[Data entries]

>> BEGIN

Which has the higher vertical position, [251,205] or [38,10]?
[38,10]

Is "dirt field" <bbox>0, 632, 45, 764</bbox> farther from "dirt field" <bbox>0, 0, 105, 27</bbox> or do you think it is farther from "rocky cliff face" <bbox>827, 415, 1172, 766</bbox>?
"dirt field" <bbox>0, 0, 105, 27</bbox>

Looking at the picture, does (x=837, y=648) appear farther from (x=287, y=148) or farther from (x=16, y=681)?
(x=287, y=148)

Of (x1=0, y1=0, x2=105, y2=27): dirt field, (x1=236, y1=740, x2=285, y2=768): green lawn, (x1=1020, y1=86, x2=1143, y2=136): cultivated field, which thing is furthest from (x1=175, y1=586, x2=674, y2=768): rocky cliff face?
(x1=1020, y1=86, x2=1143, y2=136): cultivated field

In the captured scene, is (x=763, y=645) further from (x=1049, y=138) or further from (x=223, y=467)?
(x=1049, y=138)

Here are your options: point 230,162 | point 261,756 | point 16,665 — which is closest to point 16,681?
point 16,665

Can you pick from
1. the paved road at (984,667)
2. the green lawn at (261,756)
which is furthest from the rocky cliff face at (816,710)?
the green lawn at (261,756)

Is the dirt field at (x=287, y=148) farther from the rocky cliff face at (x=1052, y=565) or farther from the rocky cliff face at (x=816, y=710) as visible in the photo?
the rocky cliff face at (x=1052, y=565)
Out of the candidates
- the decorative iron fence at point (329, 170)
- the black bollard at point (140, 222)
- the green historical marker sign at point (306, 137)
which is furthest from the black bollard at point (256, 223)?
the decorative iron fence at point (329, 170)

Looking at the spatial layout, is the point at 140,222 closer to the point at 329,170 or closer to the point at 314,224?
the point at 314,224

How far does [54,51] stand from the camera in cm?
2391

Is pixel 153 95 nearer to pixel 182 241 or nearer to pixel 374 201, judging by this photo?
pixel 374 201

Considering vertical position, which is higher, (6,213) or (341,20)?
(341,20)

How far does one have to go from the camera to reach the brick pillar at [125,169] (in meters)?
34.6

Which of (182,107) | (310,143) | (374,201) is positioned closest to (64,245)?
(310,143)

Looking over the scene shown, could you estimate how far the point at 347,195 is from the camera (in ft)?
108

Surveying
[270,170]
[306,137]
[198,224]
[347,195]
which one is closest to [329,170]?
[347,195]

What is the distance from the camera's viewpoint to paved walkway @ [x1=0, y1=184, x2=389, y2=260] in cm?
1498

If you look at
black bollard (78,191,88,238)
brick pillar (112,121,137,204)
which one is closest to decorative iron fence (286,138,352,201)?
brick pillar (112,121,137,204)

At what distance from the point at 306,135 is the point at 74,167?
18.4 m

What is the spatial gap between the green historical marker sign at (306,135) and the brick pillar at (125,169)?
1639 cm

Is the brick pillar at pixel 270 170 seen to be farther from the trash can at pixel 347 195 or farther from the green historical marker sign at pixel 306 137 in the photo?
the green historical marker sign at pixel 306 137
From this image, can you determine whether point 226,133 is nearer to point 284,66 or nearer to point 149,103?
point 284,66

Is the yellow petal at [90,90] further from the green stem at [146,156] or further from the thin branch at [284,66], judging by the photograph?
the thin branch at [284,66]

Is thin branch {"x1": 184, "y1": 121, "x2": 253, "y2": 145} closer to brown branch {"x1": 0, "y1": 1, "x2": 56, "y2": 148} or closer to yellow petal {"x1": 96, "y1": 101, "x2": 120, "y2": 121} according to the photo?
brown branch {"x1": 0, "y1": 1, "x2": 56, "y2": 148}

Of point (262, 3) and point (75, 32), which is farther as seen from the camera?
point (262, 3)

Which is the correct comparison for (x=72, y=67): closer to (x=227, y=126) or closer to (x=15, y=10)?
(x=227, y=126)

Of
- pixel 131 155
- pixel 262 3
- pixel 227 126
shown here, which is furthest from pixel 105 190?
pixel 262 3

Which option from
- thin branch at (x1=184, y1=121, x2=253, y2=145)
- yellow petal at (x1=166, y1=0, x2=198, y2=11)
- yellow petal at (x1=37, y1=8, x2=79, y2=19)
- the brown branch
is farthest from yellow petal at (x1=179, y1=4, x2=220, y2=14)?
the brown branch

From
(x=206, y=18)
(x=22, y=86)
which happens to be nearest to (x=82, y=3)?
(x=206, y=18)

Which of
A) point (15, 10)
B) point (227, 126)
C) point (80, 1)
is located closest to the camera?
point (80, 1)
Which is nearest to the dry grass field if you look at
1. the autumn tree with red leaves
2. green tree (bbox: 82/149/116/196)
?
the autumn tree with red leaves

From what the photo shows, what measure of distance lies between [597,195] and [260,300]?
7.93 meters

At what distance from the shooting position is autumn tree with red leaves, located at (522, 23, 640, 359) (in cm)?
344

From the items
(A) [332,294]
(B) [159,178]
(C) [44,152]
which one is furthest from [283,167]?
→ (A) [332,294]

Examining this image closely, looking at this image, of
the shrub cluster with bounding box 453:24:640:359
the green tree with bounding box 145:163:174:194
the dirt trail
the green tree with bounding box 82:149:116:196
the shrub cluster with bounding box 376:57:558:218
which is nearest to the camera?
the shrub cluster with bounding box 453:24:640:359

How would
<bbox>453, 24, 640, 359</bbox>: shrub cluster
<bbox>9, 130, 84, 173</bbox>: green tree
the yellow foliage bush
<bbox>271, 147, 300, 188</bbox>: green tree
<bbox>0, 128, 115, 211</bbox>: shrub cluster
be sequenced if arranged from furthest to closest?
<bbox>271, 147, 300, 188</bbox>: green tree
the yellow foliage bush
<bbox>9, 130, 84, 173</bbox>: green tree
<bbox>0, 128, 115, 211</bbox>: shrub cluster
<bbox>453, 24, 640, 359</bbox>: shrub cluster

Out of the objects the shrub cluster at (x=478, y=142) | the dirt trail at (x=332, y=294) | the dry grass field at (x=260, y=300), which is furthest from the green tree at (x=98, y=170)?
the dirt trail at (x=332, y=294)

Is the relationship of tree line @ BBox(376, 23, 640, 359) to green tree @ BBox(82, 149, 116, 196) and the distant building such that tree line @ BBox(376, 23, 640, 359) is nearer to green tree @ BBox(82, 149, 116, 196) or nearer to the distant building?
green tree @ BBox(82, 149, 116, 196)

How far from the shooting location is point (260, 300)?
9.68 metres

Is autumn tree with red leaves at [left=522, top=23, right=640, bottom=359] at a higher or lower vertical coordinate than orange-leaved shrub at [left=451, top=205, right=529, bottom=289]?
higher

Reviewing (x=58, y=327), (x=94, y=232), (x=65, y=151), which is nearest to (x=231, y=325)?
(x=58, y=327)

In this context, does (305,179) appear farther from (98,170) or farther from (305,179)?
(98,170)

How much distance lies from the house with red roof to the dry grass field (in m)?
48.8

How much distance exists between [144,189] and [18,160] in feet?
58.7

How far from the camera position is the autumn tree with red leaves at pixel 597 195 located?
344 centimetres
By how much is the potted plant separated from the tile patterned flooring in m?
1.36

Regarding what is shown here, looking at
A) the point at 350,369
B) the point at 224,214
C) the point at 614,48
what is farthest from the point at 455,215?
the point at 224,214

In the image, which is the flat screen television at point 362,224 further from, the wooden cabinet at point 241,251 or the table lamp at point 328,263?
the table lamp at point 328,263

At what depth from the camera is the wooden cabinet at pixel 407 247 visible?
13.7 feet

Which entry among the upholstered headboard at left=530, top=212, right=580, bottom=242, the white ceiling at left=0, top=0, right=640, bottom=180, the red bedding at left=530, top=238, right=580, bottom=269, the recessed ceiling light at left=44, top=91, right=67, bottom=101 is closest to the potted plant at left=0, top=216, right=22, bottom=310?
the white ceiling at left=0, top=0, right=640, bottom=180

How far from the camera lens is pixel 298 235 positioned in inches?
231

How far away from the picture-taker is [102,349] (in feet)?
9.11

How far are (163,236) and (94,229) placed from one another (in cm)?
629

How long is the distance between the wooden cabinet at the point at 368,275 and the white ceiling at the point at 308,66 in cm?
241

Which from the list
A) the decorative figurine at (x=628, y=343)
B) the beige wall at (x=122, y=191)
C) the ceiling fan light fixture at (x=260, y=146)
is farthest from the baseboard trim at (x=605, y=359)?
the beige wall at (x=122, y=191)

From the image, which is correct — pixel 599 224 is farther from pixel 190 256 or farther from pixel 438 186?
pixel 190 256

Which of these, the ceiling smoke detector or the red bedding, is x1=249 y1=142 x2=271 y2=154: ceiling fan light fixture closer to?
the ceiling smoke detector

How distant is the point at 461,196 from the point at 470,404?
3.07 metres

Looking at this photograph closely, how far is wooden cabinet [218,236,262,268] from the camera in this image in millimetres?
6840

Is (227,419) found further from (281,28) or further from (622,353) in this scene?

>> END

Pick out each line above that contains the word "cultivated", and copy every such line in full.

Of (x1=0, y1=0, x2=105, y2=27): dirt field, (x1=236, y1=740, x2=285, y2=768): green lawn, (x1=1020, y1=86, x2=1143, y2=136): cultivated field, which thing is furthest from (x1=175, y1=586, x2=674, y2=768): rocky cliff face?
(x1=1020, y1=86, x2=1143, y2=136): cultivated field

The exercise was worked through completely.